Scene-based reasoning records:
━━━━
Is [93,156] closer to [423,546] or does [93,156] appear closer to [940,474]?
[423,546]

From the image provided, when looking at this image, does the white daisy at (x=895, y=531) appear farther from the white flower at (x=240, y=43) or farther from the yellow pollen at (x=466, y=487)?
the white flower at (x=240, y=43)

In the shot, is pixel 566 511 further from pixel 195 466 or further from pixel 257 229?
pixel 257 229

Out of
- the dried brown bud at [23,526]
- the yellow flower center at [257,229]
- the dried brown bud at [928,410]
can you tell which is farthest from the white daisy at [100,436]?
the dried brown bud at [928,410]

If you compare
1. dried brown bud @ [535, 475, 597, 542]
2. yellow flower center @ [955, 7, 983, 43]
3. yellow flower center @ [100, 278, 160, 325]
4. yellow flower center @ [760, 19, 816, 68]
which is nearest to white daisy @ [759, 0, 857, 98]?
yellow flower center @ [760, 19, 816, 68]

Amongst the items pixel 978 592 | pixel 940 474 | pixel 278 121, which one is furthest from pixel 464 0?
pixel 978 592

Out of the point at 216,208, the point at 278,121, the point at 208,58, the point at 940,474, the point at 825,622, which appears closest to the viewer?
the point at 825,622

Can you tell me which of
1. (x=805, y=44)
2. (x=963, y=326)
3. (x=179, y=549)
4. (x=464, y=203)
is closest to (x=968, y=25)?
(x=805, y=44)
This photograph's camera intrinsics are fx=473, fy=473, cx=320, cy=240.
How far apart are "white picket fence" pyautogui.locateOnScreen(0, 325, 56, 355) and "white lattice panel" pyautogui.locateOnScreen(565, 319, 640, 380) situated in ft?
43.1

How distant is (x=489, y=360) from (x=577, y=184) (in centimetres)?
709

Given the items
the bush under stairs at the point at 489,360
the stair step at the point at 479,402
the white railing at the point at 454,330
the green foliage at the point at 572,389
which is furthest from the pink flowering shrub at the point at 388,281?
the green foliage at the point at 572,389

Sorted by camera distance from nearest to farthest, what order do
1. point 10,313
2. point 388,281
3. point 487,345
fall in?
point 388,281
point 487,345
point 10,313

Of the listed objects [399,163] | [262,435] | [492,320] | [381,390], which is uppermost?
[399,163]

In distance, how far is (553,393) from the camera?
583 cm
━━━━
Please convert every line of the records above into a numbered list, leaving out the blank lines.

Result of this exercise:
1. Is [93,156] closer to [423,546] or does [93,156] appear closer to [940,474]?
2. [423,546]
3. From the image provided, when looking at this image, does the white daisy at (x=895, y=531) appear farther from the white flower at (x=240, y=43) or farther from the yellow pollen at (x=466, y=487)?
4. the white flower at (x=240, y=43)
5. In the shot, is pixel 566 511 further from pixel 195 466 or further from pixel 257 229?
6. pixel 257 229
7. Out of
8. - the dried brown bud at [23,526]
9. - the yellow flower center at [257,229]
10. - the dried brown bud at [928,410]
11. can you tell which is farthest from the white daisy at [100,436]?
12. the dried brown bud at [928,410]
13. If you compare
14. 1. dried brown bud @ [535, 475, 597, 542]
15. 2. yellow flower center @ [955, 7, 983, 43]
16. 3. yellow flower center @ [100, 278, 160, 325]
17. 4. yellow flower center @ [760, 19, 816, 68]
18. which is nearest to white daisy @ [759, 0, 857, 98]?
19. yellow flower center @ [760, 19, 816, 68]
20. Amongst the items pixel 978 592 | pixel 940 474 | pixel 278 121, which one is furthest from pixel 464 0?
21. pixel 978 592
22. Out of the point at 216,208, the point at 278,121, the point at 208,58, the point at 940,474, the point at 825,622, which appears closest to the viewer?
23. the point at 825,622
24. Can you tell me which of
25. 1. (x=805, y=44)
26. 2. (x=963, y=326)
27. 3. (x=179, y=549)
28. 4. (x=464, y=203)
29. is closest to (x=968, y=25)?
30. (x=805, y=44)
31. This photograph's camera intrinsics are fx=473, fy=473, cx=320, cy=240.
32. How far apart are "white picket fence" pyautogui.locateOnScreen(0, 325, 56, 355) and "white lattice panel" pyautogui.locateOnScreen(565, 319, 640, 380) situated in ft?
33. 43.1
34. How distant is (x=489, y=360) from (x=577, y=184) (in centimetres)?
35. 709
36. Given the items
37. the bush under stairs at the point at 489,360
38. the stair step at the point at 479,402
39. the white railing at the point at 454,330
40. the green foliage at the point at 572,389
41. which is furthest from the pink flowering shrub at the point at 388,281?
42. the green foliage at the point at 572,389
43. Sorted by camera distance from nearest to farthest, what order do
44. 1. point 10,313
45. 2. point 388,281
46. 3. point 487,345
47. fall in?
48. point 388,281
49. point 487,345
50. point 10,313
51. Of the listed objects [399,163] | [262,435] | [492,320] | [381,390], which is uppermost?
52. [399,163]
53. In distance, how far is (553,393) from the camera?
54. 583 cm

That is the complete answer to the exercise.